§ **What you need to do**: Show each line of the entries below in which the word "meta" appears.

*** Record excerpts Section Begins ***

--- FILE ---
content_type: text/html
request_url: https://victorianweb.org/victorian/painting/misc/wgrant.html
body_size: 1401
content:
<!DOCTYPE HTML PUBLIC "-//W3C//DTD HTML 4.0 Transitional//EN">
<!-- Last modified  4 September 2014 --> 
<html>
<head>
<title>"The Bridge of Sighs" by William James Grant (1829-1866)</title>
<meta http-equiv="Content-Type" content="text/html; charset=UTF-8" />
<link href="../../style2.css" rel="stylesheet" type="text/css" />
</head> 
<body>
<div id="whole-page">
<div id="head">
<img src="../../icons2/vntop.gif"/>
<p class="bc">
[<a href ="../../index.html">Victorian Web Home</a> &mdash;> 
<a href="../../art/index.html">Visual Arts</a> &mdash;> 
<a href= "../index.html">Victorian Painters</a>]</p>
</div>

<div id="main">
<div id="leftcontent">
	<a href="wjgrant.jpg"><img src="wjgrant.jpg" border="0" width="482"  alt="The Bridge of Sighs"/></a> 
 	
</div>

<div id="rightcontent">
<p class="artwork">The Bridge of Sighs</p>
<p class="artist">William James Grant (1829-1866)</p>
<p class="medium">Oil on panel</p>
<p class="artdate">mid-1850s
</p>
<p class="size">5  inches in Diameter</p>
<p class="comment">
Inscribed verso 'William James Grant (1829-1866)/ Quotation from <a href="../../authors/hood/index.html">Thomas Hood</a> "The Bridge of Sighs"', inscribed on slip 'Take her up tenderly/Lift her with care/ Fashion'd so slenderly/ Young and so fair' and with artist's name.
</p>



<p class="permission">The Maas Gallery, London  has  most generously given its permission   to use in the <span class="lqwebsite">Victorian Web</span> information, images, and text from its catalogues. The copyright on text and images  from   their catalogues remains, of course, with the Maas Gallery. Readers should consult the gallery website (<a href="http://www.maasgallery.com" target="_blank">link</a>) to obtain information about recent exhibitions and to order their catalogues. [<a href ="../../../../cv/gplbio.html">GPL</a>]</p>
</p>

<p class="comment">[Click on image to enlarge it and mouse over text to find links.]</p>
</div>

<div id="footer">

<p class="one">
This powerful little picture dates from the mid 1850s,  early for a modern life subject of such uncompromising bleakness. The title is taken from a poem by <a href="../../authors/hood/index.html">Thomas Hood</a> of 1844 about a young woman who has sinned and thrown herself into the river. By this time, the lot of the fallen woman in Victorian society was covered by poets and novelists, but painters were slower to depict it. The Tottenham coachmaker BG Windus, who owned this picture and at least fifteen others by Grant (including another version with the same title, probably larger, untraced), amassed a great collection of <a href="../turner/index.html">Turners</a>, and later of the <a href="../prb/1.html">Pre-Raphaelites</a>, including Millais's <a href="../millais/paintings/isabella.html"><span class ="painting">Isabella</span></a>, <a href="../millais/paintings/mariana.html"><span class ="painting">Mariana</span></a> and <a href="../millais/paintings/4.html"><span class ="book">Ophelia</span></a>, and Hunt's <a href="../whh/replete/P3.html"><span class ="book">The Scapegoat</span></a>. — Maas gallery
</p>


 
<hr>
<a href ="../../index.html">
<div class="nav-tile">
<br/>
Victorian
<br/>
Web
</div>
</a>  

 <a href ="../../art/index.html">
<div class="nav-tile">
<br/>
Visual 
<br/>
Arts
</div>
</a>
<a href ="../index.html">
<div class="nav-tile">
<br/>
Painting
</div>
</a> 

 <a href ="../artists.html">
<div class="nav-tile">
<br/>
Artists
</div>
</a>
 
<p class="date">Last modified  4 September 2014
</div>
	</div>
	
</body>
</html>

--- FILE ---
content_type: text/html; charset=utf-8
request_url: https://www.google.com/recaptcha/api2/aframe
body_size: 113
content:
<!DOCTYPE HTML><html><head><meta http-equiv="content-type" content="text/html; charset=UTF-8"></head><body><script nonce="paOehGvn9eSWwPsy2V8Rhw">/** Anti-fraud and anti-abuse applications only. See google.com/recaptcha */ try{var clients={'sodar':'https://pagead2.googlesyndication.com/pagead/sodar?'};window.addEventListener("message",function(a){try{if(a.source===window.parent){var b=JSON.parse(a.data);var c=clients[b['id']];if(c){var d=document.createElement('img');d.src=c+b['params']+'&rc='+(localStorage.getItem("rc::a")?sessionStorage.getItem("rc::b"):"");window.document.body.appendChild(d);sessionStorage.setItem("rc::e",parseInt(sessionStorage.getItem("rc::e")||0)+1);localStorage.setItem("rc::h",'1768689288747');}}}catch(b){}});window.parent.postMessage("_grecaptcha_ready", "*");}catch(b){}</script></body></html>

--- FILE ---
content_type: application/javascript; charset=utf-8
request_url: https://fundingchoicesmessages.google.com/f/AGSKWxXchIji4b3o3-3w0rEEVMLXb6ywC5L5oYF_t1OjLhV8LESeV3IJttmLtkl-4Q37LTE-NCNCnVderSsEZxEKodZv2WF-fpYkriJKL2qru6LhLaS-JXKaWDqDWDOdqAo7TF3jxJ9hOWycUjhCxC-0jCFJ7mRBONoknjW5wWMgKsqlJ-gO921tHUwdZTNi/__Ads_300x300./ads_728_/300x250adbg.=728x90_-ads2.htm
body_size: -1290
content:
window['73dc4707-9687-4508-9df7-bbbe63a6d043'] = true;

*** Record excerpts Section Ends ***

§ **The answer**:
<meta http-equiv="Content-Type" content="text/html; charset=UTF-8" />
<!DOCTYPE HTML><html><head><meta http-equiv="content-type" content="text/html; charset=UTF-8"></head><body><script nonce="paOehGvn9eSWwPsy2V8Rhw">/** Anti-fraud and anti-abuse applications only. See google.com/recaptcha */ try{var clients={'sodar':'https://pagead2.googlesyndication.com/pagead/sodar?'};window.addEventListener("message",function(a){try{if(a.source===window.parent){var b=JSON.parse(a.data);var c=clients[b['id']];if(c){var d=document.createElement('img');d.src=c+b['params']+'&rc='+(localStorage.getItem("rc::a")?sessionStorage.getItem("rc::b"):"");window.document.body.appendChild(d);sessionStorage.setItem("rc::e",parseInt(sessionStorage.getItem("rc::e")||0)+1);localStorage.setItem("rc::h",'1768689288747');}}}catch(b){}});window.parent.postMessage("_grecaptcha_ready", "*");}catch(b){}</script></body></html>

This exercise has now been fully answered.